Provided data:
- - - - -
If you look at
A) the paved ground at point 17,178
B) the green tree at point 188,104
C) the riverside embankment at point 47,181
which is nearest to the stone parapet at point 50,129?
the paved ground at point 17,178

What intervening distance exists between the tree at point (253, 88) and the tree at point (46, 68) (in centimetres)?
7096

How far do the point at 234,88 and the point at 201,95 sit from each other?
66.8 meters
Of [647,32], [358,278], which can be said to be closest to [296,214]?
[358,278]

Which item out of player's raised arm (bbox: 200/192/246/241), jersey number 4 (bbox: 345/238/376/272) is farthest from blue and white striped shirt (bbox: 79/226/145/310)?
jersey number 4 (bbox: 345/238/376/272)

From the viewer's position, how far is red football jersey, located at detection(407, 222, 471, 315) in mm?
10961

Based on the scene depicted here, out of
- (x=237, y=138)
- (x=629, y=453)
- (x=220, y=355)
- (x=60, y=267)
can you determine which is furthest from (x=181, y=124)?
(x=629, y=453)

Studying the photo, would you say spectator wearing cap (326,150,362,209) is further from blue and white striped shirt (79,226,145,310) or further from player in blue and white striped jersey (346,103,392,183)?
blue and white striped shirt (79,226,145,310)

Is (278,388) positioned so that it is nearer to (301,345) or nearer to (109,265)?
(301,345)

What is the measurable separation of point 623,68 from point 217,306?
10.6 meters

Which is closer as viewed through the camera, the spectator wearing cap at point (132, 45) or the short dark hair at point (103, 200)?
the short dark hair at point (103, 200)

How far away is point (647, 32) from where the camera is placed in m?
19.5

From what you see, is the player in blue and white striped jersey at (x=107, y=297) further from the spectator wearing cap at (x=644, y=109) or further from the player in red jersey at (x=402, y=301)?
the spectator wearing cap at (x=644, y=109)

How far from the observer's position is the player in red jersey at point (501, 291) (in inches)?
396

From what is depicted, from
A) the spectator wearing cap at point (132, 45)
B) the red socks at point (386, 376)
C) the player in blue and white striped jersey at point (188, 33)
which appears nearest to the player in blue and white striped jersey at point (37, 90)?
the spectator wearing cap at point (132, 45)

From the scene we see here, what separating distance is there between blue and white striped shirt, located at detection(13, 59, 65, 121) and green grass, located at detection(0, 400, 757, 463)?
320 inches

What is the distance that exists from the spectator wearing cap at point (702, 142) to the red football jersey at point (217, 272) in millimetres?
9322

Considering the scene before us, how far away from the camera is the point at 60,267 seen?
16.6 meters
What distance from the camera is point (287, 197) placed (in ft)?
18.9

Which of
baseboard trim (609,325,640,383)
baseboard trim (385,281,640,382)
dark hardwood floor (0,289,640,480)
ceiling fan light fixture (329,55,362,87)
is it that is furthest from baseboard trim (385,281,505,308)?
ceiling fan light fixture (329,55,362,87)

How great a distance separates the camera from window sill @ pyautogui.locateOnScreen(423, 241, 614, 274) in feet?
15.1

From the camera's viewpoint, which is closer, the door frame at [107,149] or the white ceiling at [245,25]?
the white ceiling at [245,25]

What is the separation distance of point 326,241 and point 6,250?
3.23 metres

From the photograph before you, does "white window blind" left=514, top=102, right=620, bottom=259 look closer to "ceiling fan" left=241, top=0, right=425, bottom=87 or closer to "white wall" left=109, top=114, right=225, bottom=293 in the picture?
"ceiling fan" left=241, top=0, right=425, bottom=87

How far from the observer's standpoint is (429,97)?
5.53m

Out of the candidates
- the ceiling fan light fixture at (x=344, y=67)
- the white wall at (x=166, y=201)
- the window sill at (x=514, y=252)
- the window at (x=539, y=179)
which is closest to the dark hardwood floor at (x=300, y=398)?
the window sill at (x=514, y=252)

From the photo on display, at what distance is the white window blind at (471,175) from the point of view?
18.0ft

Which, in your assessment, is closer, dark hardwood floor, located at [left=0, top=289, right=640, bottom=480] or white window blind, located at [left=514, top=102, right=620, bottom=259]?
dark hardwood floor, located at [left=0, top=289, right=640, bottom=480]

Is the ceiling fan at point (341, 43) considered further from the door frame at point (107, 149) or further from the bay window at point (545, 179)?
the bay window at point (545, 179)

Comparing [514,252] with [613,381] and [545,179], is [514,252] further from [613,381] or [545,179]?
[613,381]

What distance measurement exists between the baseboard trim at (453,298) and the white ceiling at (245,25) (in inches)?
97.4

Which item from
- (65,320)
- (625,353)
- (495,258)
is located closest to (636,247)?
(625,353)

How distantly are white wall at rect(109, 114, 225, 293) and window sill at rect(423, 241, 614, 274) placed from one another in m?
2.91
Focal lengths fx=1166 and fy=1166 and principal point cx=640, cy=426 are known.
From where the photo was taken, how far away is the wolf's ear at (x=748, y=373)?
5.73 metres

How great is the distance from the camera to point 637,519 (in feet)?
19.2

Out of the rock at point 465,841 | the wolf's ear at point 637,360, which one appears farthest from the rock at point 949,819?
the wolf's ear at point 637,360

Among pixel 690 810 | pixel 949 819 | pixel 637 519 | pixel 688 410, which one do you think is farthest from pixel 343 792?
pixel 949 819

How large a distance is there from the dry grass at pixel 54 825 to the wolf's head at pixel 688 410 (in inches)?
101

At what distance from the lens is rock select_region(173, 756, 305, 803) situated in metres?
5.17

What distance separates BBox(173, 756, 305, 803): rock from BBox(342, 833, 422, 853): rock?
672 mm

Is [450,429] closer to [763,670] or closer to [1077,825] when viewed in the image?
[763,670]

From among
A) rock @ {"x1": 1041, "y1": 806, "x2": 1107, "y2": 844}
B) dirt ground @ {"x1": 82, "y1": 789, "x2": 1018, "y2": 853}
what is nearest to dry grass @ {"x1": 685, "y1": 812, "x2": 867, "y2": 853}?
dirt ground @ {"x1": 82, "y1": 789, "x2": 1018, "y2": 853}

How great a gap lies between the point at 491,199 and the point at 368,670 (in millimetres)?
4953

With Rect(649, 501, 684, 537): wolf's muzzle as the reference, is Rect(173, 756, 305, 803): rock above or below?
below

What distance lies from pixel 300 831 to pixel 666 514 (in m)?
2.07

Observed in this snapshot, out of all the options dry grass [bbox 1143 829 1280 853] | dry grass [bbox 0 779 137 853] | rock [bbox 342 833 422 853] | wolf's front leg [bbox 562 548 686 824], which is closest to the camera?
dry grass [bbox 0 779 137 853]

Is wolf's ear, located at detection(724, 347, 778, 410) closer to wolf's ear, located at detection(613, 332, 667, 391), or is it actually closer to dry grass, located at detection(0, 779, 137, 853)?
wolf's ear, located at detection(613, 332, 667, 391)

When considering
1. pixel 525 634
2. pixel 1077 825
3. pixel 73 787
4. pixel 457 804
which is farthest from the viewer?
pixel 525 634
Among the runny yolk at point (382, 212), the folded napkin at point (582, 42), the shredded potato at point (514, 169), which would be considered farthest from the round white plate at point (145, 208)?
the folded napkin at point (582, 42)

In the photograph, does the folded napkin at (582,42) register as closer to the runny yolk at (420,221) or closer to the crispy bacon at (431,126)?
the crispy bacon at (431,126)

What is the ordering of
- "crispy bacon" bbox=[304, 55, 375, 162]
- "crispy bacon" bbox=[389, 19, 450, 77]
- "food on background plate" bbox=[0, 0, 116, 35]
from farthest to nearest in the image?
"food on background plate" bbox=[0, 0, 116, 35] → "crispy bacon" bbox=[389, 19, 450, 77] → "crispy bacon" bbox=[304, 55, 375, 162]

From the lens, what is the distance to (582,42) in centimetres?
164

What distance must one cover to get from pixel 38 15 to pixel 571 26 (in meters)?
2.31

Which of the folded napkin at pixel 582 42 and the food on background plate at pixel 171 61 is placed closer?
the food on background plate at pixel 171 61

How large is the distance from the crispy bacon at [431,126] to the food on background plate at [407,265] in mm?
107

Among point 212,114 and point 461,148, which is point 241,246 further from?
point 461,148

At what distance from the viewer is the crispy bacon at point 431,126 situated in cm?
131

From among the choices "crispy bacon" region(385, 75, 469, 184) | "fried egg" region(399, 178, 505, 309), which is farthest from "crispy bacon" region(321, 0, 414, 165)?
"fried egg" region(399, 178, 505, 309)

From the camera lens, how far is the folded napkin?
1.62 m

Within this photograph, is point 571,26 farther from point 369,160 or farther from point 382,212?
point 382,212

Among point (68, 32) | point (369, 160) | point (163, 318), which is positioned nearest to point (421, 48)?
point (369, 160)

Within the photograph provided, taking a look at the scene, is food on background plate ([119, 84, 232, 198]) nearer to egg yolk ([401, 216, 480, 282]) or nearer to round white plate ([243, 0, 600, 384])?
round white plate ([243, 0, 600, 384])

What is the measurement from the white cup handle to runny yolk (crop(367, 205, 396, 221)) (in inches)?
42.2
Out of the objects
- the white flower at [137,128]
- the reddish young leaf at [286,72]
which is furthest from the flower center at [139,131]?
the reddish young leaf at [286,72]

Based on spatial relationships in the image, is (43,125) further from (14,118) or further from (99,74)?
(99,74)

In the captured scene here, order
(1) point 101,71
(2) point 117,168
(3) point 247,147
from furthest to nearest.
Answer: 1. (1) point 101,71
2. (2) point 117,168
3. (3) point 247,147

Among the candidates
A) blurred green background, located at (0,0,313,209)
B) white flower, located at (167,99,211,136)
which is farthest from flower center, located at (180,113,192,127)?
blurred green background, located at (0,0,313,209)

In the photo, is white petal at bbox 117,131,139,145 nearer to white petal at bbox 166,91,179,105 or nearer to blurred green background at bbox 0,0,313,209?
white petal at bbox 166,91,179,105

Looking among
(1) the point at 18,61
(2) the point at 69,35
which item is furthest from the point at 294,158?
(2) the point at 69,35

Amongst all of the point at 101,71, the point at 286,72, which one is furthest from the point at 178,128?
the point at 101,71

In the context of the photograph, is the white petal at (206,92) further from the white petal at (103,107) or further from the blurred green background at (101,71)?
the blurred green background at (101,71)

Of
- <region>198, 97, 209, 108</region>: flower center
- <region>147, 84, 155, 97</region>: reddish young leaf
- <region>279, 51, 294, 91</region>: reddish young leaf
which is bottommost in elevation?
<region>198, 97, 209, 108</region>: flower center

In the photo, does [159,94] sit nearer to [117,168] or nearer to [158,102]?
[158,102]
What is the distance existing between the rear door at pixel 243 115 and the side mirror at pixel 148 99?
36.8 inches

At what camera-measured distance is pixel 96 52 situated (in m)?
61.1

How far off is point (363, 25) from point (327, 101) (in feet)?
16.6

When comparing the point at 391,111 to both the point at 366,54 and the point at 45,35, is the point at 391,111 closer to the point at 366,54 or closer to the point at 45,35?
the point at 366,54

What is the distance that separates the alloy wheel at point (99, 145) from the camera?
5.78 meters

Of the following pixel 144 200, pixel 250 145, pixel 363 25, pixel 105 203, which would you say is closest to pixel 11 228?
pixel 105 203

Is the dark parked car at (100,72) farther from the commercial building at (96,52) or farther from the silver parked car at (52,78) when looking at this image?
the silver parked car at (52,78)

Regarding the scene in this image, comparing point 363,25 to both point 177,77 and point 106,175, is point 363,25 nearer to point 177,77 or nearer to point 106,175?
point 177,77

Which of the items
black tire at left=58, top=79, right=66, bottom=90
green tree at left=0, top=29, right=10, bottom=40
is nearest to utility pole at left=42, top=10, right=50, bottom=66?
- - - - -
Your objective: Beginning at the line that contains "How far off", retype each line of the listing up to and including the last one, exactly as it stands, and nothing else.

Exercise solution:
How far off is point (363, 25) from point (327, 101) (in feet)?
16.6

When comparing the point at 391,111 to both the point at 366,54 and the point at 45,35, is the point at 391,111 closer to the point at 366,54 or closer to the point at 45,35?
the point at 366,54

What is the distance that separates the alloy wheel at point (99, 145) from the camera?
5.78 meters

Of the following pixel 144 200, pixel 250 145, pixel 363 25, pixel 105 203, which would you say is closest to pixel 11 228?
pixel 105 203

Is the dark parked car at (100,72) farther from the commercial building at (96,52) or farther from the silver parked car at (52,78) when looking at this image?
the silver parked car at (52,78)

Regarding the scene in this image, comparing point 363,25 to both point 177,77 and point 106,175, is point 363,25 nearer to point 177,77 or nearer to point 106,175?
point 177,77

Which of the items
black tire at left=58, top=79, right=66, bottom=90
green tree at left=0, top=29, right=10, bottom=40
is nearest to utility pole at left=42, top=10, right=50, bottom=66?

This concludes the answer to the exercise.